Directions: Print the listing below again, exactly. Skip the pictures.

Records shown:

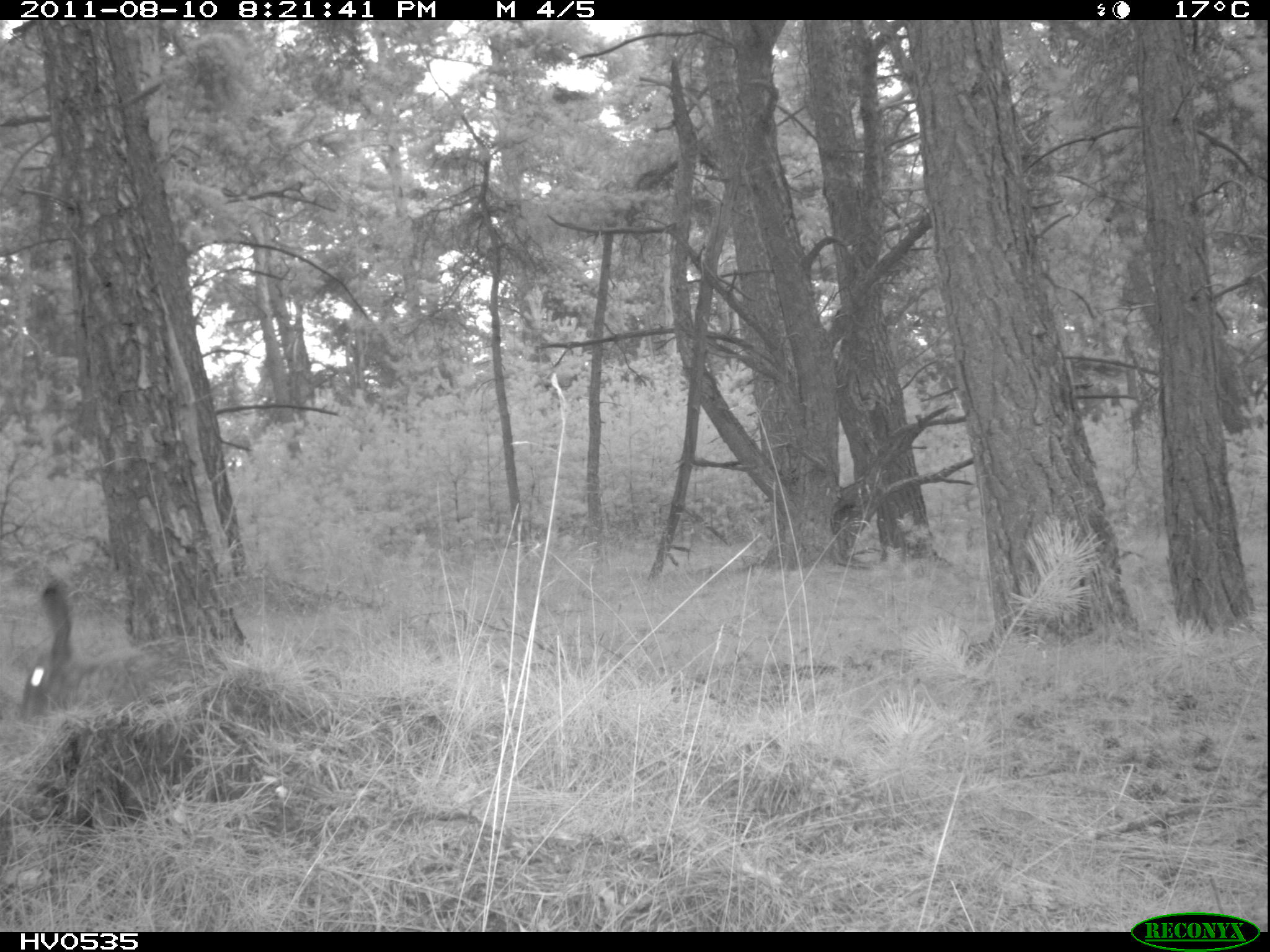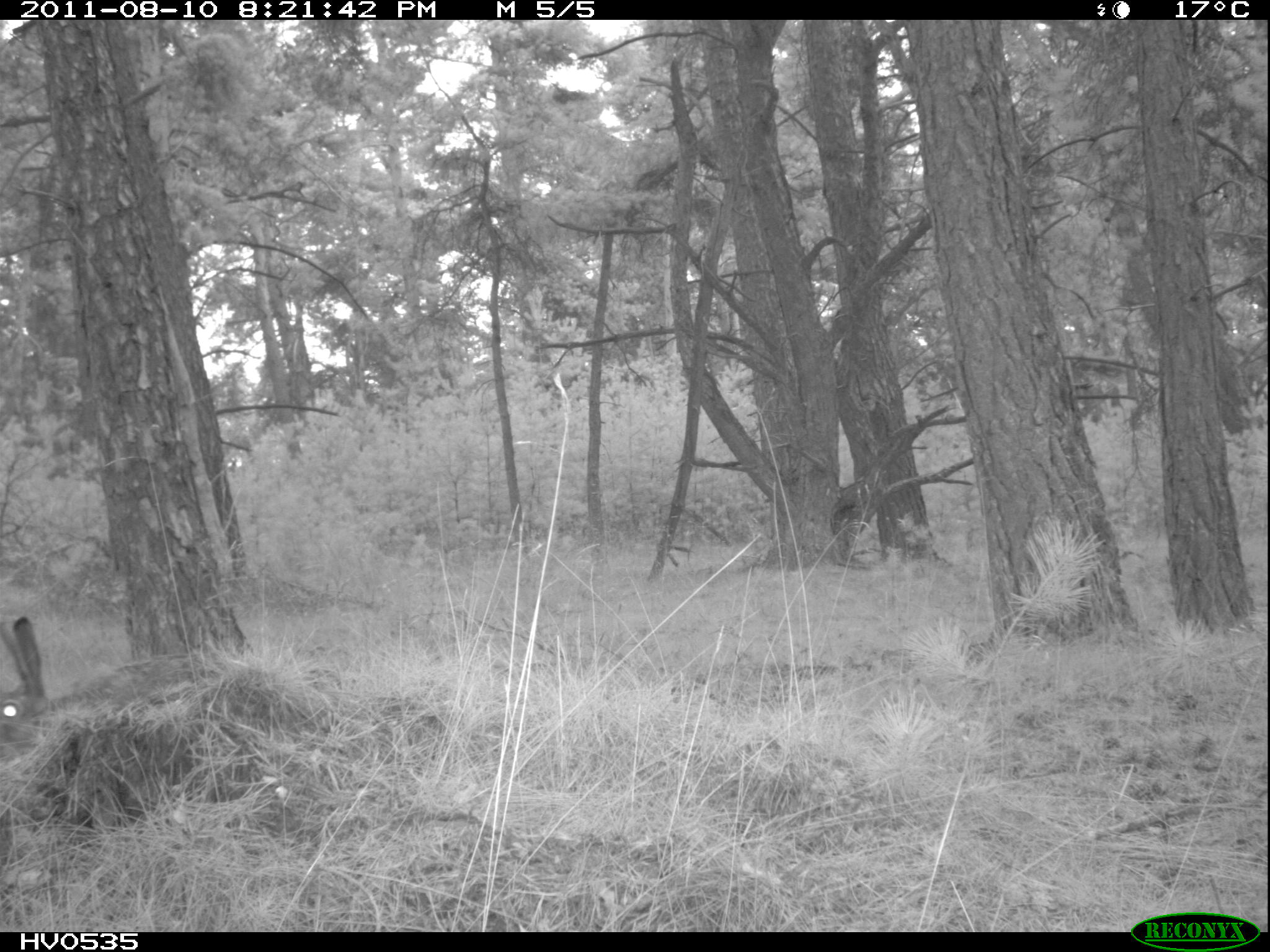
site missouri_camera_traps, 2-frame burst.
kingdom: Animalia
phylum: Chordata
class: Mammalia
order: Lagomorpha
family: Leporidae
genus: Lepus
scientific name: Lepus europaeus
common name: european hare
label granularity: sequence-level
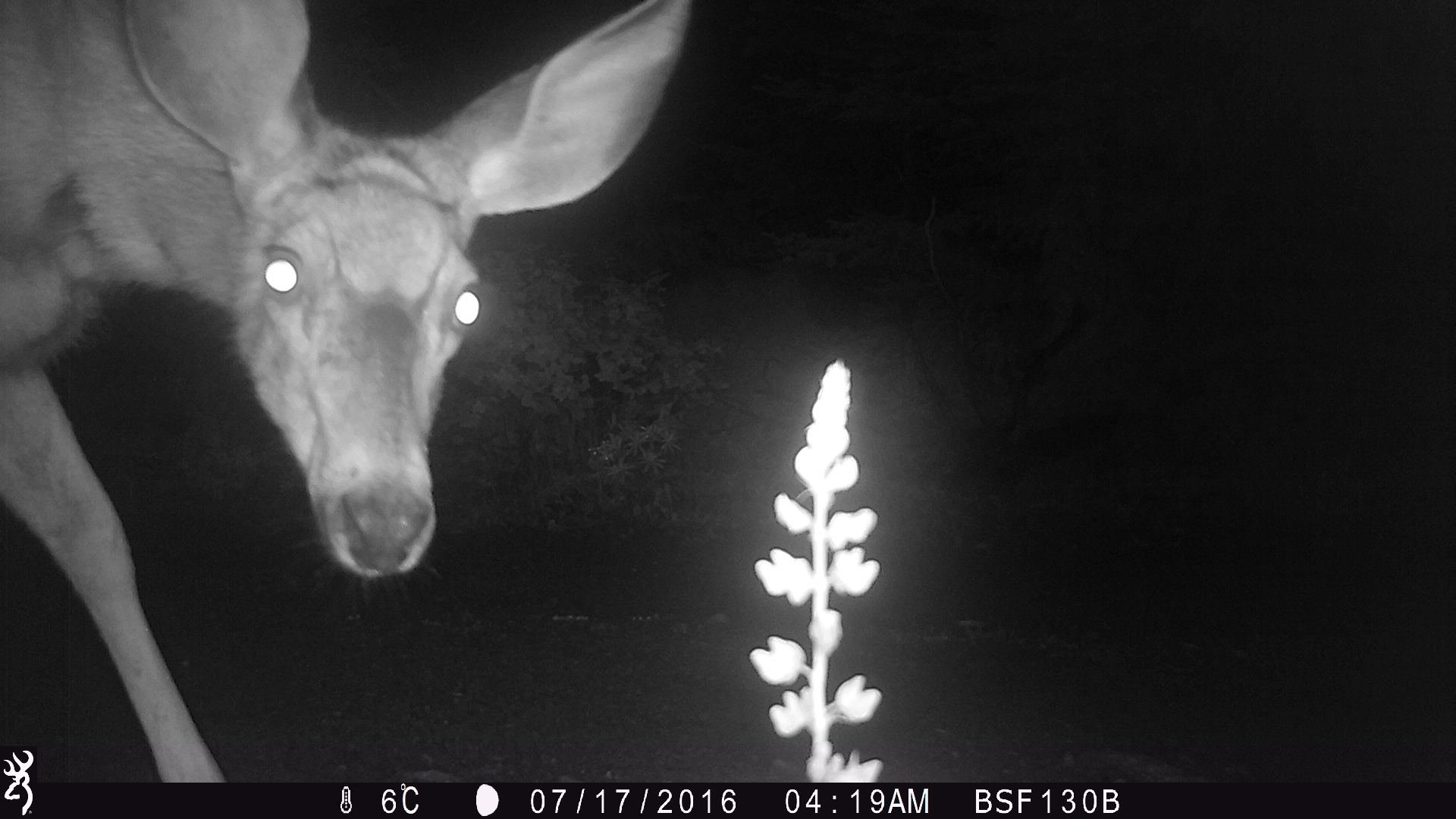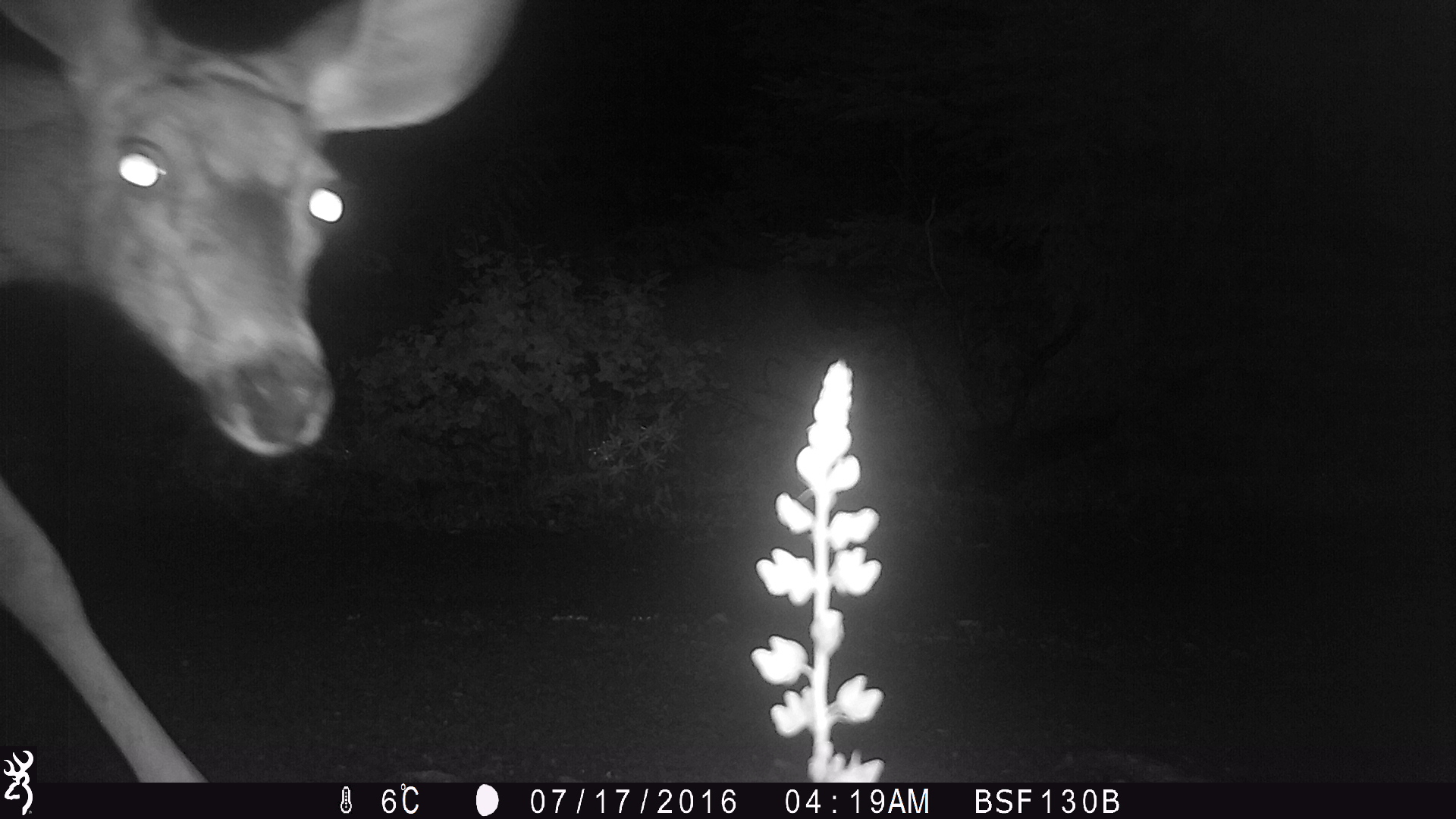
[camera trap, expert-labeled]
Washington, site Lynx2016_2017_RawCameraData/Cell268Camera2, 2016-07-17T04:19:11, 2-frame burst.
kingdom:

Solution:
site missouri_camera_traps, 2-frame burst.
kingdom: Animalia
phylum: Chordata
class: Mammalia
order: Lagomorpha
family: Leporidae
genus: Lepus
scientific name: Lepus europaeus
common name: european hare
label granularity: sequence-level
[camera trap, expert-labeled]
Washington, site Lynx2016_2017_RawCameraData/Cell268Camera2, 2016-07-17T04:19:11, 2-frame burst.
kingdom:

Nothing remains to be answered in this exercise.